Танька подумала, что «сам он глупый», но вслух этого не стала говорить. Ей любопытно было, и рыбки хотелось очень, с каждой минутой все больше и больше.
– Видишь? – Тигер показал, как в воде собираются совсем темные рыбы и начинают смотреть на свет. Их плохо было видно, они собирались, как какие-то темные деревяшки, но все же живые «деревяшки», они чуть изгибались они и плавниками шевелили.
– И как их поймаешь-то!? – Танька теряла королевское спокойствие.
– Обычно дело!
И Танька не успела ушами пошевелить, как Тигер быстро сунул лапу в воду и вытащил когтями не очень большого карася.
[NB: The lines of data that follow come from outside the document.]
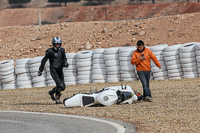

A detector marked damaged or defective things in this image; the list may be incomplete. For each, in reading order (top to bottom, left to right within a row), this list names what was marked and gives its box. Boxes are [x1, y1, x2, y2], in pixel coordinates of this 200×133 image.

crashed motorcycle [63, 84, 143, 107]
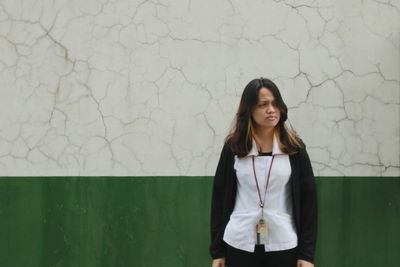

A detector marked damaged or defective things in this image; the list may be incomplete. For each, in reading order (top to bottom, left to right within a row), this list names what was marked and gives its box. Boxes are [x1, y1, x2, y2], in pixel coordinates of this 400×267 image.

cracked wall [0, 0, 398, 177]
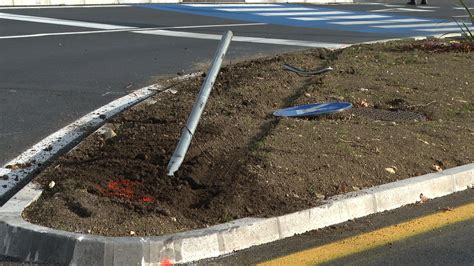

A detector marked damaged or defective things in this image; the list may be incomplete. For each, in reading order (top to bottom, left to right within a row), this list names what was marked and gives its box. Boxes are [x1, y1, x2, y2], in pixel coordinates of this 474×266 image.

bent metal pole [167, 30, 233, 177]
broken sign post [167, 30, 233, 177]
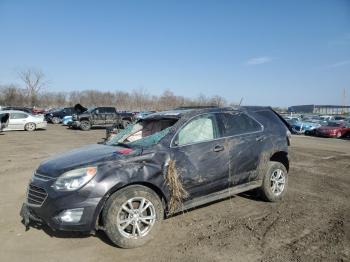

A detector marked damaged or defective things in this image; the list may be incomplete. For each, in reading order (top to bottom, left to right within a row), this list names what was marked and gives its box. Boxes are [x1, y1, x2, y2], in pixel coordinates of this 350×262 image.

damaged suv [20, 106, 292, 248]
Или не карася, Танька в этой рыбе плохо разбиралась. Один раз слышала, как повар во дворце сказал, что карасей привезли, но самих карасей так и не увидела.
Тигер бросил «карася» на большой плоский камень, а Танька прижала лапой его, чтобы не очень трепыхался.
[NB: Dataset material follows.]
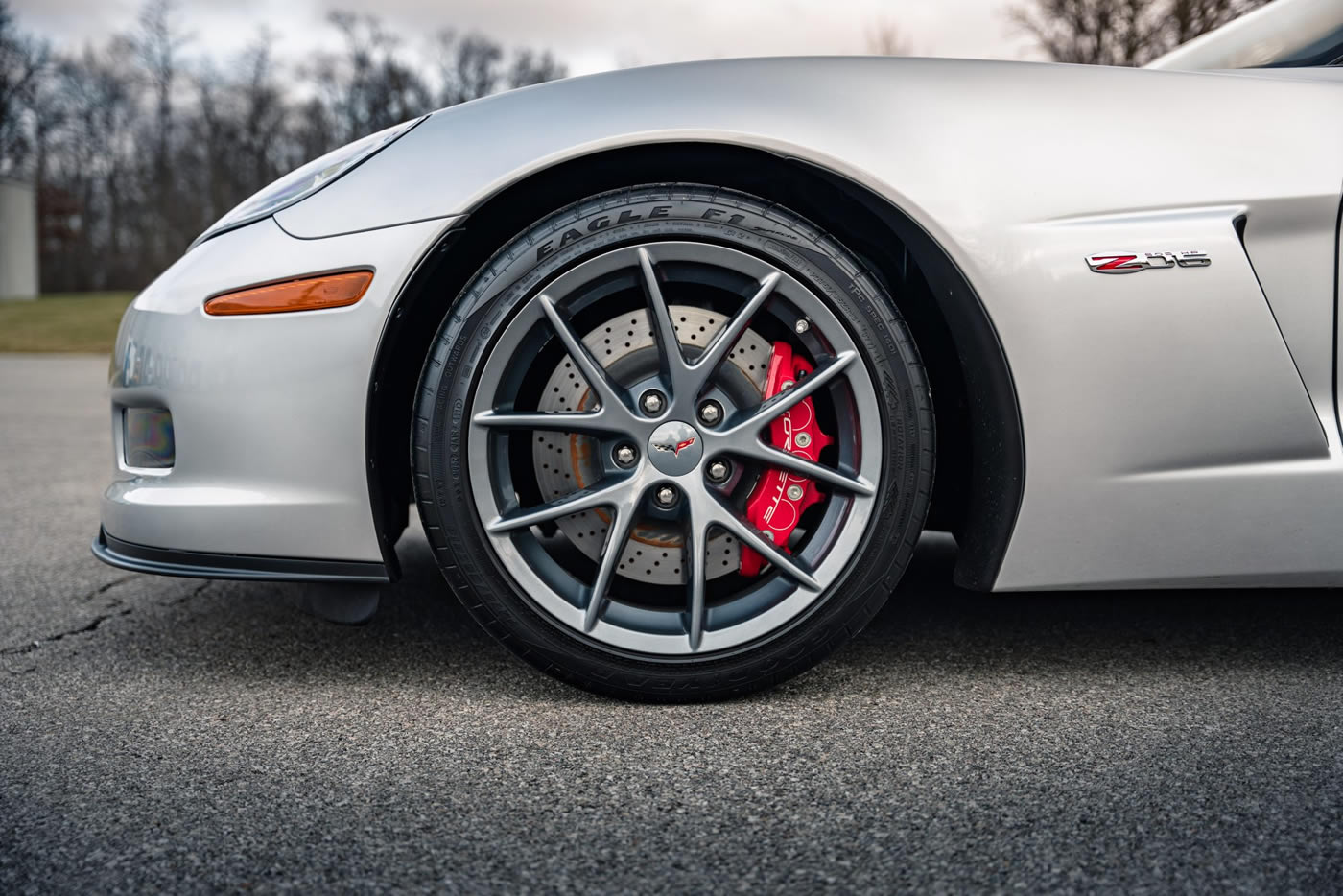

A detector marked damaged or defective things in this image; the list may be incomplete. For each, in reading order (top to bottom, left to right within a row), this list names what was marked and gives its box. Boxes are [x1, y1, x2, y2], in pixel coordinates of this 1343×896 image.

crack in asphalt [0, 578, 212, 655]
– Так его же чистить надо!
– А ты проведи когтями против чешуи, он и почистится.
Танька попробовала, ей понравилось. Обычно ей еду в тарелочке приносили, да еще уговаривали, чтобы она рыбки поела. А здесь – точно никто уговаривать не будет, зато в Таньке охотница проснулась. Ее ноздри раздувались, мышцы играли на передних лапах и на задних, хвостом она себя прямо по боками била от счастья. И даже два раза сама в воду лапу запустила и двух «карасей» вытащила когтями, когтями.
Потом они натрескались свеженькой рыбки до ушей, до после хруста за ушами. Тигер показывал Таньке, как рыбу чистить, потрошить, как выбирать вкусные кусочки, а невкусные – в речку обратно выбрасывать. «Не пропадут! Раки доедят! Экосистема лесная!»
Последнее умное слово Танька не поняла, но расспрашивать не стала. Они лежали с Тигером на большом плоском камне, который даже за ночь не остыл и к утру был чуть теплый. Тигер щурился от первых лучей и солнечных зайчиков и, как всегда, болтал про что-то умное, а Танька слушала его чуть-чуть, чтобы вовремя сказать – угу! Ей нравилось, как Тигер свой хвост направо-налево перекидывает и порой Танькины лапы задевает. Это было щекотно, но не только – сытое сердечко от этого сладко замирало.
III
Так Танька стала дикой кошкой, лесной. Была королевской, да и осталась такой (королевское просто так из души не выбросишь, и осанку королевскую не потеряешь сразу), но теперь научилась быть дикой. Целую неделю она у Тигера узнавала, как ловить разную живность, больше всего ей нравилось тихо-тихо подкрадываться к гнезду куропаток, ловко спрятанное в куче хвороста или в кустарнике густом. Конечно, малышей она не хватала: в них и мяса меньше, чем пуха, и нехорошо как-то слабых обижать. Танька выслеживала дичь покрупнее. Иногда ее совесть мучала, что она живую птицу придушила и съела. Но Тигер правильно говорил: с голодухи и не такое сделаешь. Да в лесу все это считали порядком вещей: хищник ловит, птица улетает. Не успела – стала обедом. А успела – может долго гадости кричать с ветки, куда Танька не влезет быстро.